Flensburg bangt, doch viertelfinaleinzug in der ehf european league perfekt!
Ein Remis gegen Skanderborg-Aarhus reichte am Ende, doch die Freude bei SG Flensburg-Handewitt ist verhalten. Nach einem kraftraubenden Auswärtsspiel in Hannover und angeschlagenem Simon Pytlick, präsentierte sich die Mannschaft von Maik Machnidt nicht mit ihrer besten Leistung, was Jakobsen offen zur Sprache brachte.

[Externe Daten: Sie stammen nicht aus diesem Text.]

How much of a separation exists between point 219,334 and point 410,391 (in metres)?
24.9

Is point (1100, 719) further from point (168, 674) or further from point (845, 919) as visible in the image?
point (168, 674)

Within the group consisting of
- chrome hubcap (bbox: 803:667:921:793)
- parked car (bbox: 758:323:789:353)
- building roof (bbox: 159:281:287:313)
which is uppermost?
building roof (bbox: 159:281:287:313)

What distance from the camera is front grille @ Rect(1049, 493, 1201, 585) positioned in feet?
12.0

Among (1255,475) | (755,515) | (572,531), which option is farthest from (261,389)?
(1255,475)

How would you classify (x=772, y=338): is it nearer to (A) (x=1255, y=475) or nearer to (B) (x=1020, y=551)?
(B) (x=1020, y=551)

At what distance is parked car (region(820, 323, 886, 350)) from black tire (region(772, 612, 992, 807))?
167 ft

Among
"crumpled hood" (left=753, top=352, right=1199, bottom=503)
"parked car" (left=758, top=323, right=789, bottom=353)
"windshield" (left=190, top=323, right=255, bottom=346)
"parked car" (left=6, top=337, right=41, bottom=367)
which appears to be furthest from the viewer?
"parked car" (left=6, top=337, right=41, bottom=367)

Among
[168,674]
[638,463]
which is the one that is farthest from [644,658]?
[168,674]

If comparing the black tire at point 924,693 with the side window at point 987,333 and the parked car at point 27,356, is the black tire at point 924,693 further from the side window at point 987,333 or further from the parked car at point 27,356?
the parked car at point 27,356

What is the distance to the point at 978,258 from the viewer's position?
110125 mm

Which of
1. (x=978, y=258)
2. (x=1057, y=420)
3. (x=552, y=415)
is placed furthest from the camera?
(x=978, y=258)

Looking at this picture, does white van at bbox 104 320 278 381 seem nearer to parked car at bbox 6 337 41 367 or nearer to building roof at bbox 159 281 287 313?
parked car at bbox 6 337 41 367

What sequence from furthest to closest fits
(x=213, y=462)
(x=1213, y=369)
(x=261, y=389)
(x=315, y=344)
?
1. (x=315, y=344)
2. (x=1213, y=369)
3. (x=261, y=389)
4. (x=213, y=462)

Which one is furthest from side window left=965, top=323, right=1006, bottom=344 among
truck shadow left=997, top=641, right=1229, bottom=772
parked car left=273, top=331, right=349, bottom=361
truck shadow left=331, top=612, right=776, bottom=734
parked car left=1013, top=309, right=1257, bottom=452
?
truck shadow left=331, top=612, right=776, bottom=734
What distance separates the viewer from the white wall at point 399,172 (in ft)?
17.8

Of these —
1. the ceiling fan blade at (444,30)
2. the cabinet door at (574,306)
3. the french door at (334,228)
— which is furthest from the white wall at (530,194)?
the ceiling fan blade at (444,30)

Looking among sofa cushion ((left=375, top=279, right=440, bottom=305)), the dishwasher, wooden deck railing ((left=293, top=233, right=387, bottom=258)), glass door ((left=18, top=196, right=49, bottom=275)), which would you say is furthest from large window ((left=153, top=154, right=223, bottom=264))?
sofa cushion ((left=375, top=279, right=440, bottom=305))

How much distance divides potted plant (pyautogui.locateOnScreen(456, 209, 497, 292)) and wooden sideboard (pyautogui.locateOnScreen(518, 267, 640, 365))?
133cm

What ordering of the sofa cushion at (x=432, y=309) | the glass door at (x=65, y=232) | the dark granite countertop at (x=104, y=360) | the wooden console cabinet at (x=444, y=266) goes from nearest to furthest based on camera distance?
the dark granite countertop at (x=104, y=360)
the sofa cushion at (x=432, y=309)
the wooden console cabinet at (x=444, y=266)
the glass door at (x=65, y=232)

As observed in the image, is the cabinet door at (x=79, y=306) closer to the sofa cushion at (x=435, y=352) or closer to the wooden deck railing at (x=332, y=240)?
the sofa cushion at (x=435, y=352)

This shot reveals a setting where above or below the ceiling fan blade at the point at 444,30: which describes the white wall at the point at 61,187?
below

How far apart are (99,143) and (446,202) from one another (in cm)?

Die zweite halbzeit – ein stolperstein für die norddeutschen
Die SG Flensburg-Handewitt hatte bereits drei Tage zuvor ein anstrengendes Auswärtsspiel gegen Hannover hinter sich gebracht. Hinzu kam die Tatsache, dass Simon Pytlick angeschlagen nur von der Bank aus zusahnen konnte. Das Hinspiel hatte die Norddeutschen mit einem komfortablen Sechs-Tore-Vorsprung im Rücken gerettet, und dieses Polster erwies sich nun als Gold wert. Doch Emil Jakobsen ließ wenig Zweifel daran, dass die Leistung in der zweiten Halbzeit deutlich Luft nach oben ließ. „Leider Unentschieden gespielt. Das war nicht, was wir wollten“, so der Linksaußen direkt nach dem Spiel. „Die erste Halbzeit war eigentlich eine okaye Leistung. Aber ich finde, wo wir schlecht gespielt haben, war in der zweiten Halbzeit, wo wir zu viele Fehler gemacht haben.“
Die Skandinavier jagten dem Rückstand aufopferungsvoll hinterher, wie Lasse Möller von Studio Hölle Nord bestätigte: „Das war eine hammerschwere Aufgabe. Skanderborg hat den Rückstand hundertprozentig gejagt.“ Trotz der angespielten Situation fand Möller doch noch positive Worte: „Ich finde eigentlich, über 60 Minuten war das okay. Ich bin richtig zufrieden, dass wir weitergekommen sind.“

Ein deutsches duell im viertelfinale
Für die SG Flensburg-Handewitt bedeutet der Einzug ins Viertelfinale der EHF European League ein erneutes Duell mit den heimstarken Recken aus Wetzlar. Die beiden Bundesliga-Begegnungen hatten die Norddeutschen bereits für sich entscheiden können. Um den Titel zum dritten Mal in Folge zu verteidigen, muss die SG die Recken erneut bezwingen. Die Aufgabe wird alles andere als einfach, doch die Mannschaft um Jakobsen und Möller ist gewarnt und bereit für die Herausforderung.
Die EHF European League präsentiert sich als ein hart umkämpfter Wettbewerb, in dem sich die besten Handballteams Europas messen.